DLSSを活用していることもあって「最高」と「中」の平均fpsはそれほど大きく変わらないが、「低」まで落とすとフレームレートを20fpsほど上積みできる。とは言え、こちらももともと十分なフレームレートが出ていることから、本製品で画質を落とす意味はあまりないかもしれない。
「Cyberpunk 2077」では、ゲーム内ベンチマークモードを使用してフレームレートを計測。条件はフルHD解像度、画質設定「レイトレーシング:ウルトラ」「ウルトラ」「中」の3パターンとしている。

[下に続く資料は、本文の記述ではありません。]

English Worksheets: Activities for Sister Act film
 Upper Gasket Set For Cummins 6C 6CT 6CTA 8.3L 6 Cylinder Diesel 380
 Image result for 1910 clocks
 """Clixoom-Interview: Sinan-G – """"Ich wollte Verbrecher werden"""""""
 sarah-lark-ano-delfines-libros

屈指の重量級設定である「レイトレーシング:ウルトラ」においても平均55.59fpsと、ほぼ60fps相当の平均fpsを出せている点は高く評価すべきだろう。プリセットでDLSSが有効化されない「ウルトラ」でもそれぞれ平均90fps/最低45fps、「中」でも平均114fps/最低57fpsと、それぞれ文句なしのパフォーマンスを発揮している。
ストレージ性能については、「CrystalDiskMark 8.0.4」で計測を実施した。シーケンシャルリードがQ8T1テストで3,500MB/s前後と好調な半面、シーケンシャルライトは最大でも1,600MB/s前後にとどまる。読み込みの高速さはゲーム内のロード時間などで体感できる場面がしばしばあるため、ゲーミングPCとしてここが速いのはありがたい。
デスクトップPCにひけを取らないパフォーマンスを求めるなら
フルHD解像度設定のゲーミング用途なら、AAA級タイトルを高いフレームレートでプレイできるパフォーマンスの高さが大きな特徴と言える「LEVEL-15FX164-i7-RMSX」。一昔前のゲーミングノートPCに比べて驚くほど安定感のあるゲームプレイが可能なのはもちろん、もう少し上の解像度、たとえばWQHD(2,560×1,440ドット)でも比較的しっかりプレイできるだけの性能は備わっているので、より画面の品質にこだわるなら外部ディスプレイを使うといった拡張性にも期待ができる。
Core i7-13700HとGeForce RTX 4060 Laptop GPUを併載した製品の中では比較的安価な18万円台の価格も魅力の1つ。とりあえず「何でも遊べる1台が欲しい」という人にはうってつけで、汎用性の高いゲーミングノートPCを探しているユーザーにおすすめしたい1台だ。